The ObjectFactory stuff is the StructureMap container setup, and right after that is the WebJob magic from the SDK. I’m pretty sure what those two lines are doing is saying, “Hey Azure, you’ve gotta run this stuff, so just hang out and don’t let the app close.”

The ProcessProjectSearchQueue is where the magic wireup to Azure storage takes place. The QueueInput attribute is looking for a queue to monitor, in this case “searchindexqueue.” The connection string, as mentioned in the other articles you can Google on Bing, show you how to put the storage account string in the Azure administration portal. In the case of this code, when a message hits that queue, this function reads it from the queue and acts on it. It’s like magic.

As of the time of this writing, WebJobs are in preview, so the documentation is a little thin. On the other hand, the product itself is really robust at this point. The monitoring stuff and ability to get a stack trace when something is broken is really awesome.

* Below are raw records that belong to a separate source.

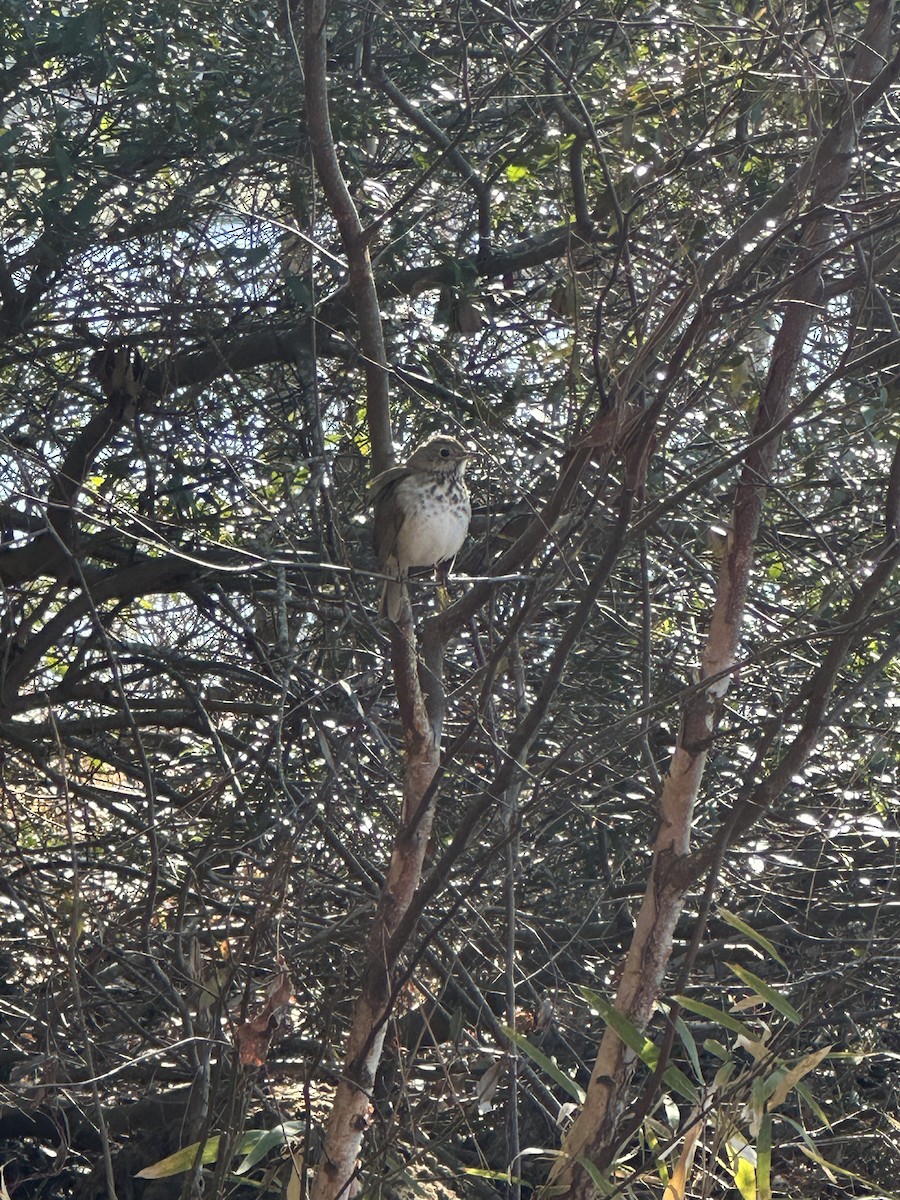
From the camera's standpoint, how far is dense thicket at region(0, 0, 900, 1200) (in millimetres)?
4273

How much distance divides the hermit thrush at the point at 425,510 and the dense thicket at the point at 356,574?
19 centimetres

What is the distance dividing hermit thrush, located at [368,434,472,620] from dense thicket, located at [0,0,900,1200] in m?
0.19

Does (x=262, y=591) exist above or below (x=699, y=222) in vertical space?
below

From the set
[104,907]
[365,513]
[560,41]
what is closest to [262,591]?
[365,513]

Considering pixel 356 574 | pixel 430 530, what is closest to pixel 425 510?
pixel 430 530

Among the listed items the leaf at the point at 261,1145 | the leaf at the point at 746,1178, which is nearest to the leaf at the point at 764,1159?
the leaf at the point at 746,1178

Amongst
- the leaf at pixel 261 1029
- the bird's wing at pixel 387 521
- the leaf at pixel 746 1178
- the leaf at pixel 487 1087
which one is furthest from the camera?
the bird's wing at pixel 387 521

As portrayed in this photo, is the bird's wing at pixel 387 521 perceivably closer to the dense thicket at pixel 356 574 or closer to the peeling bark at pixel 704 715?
the dense thicket at pixel 356 574

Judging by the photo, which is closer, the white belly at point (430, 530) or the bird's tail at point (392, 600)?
the bird's tail at point (392, 600)

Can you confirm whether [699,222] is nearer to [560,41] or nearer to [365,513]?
[560,41]

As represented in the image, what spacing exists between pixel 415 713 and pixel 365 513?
2032mm

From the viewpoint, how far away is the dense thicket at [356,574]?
4.27 metres

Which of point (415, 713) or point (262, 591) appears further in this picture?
point (262, 591)

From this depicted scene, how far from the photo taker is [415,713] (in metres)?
3.41
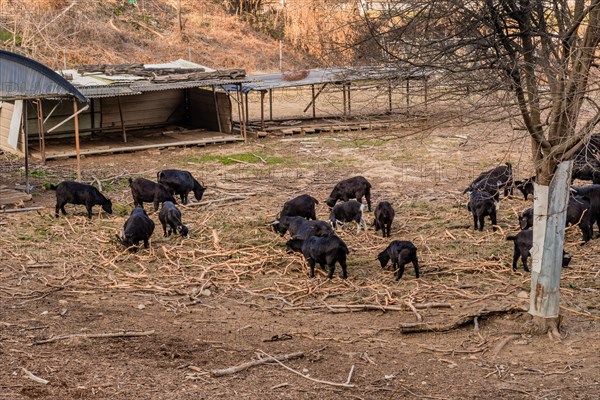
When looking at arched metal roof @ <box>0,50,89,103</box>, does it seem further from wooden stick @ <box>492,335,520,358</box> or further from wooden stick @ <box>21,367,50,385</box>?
wooden stick @ <box>492,335,520,358</box>

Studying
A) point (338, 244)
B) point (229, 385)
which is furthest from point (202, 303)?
point (229, 385)

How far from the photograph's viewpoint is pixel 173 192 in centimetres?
2045

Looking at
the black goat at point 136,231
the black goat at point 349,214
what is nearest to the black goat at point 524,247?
the black goat at point 349,214

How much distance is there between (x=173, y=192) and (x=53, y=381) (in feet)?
33.4

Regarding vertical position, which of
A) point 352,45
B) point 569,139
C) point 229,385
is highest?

Here are the bumps I hit in implementing this:

  • My calling code has to talk to SQL via Entity Framework. The app.config for my WebJob did not have the EF configuration section that specifies to use System.Data.SqlClient, so it choked until I had that in place.
  • At first I had my StructureMap initialization after the RunAndBlock call, which was pretty silly because that method is pretty descriptive about what it’s doing.
  • I went down an ugly dependency hole of despair at first, where the WebJob required a ton of assemblies from a core library. In this case, I just needed to pull out the SQL data access to its own project in my solution. DI containers like StructureMap help with this (duh).
  • The deployment is a little ugly because there’s no tooling for it, but it’s still just a matter of zipping up the build and uploading via the Azure portal.
  • You can’t run it locally. I hope they’re going to figure out a way to simulate this, because having to test with real Azure can be a little awkward when you need to share your code (and connection strings) with other developers. To compensate, I took the two lines in the above method and put them in an MVC action to call at will by viewing the action in a browser.
  • If your code fails, the queue message is gone forever. I haven’t used Azure queues in awhile, but I do recall the mechanism that restores a message in the event you can’t process it. Normally you would have some retry logic, so I’m not sure what to do here.

This is a really exciting piece of technology, and I’m planning to use it next to pull out the background stuff in POP Forums, which currently runs on Timers out of an HttpModule. Ditching that ugly hack after more than a decade means finally getting the app to a multi-instance place. That makes me very happy.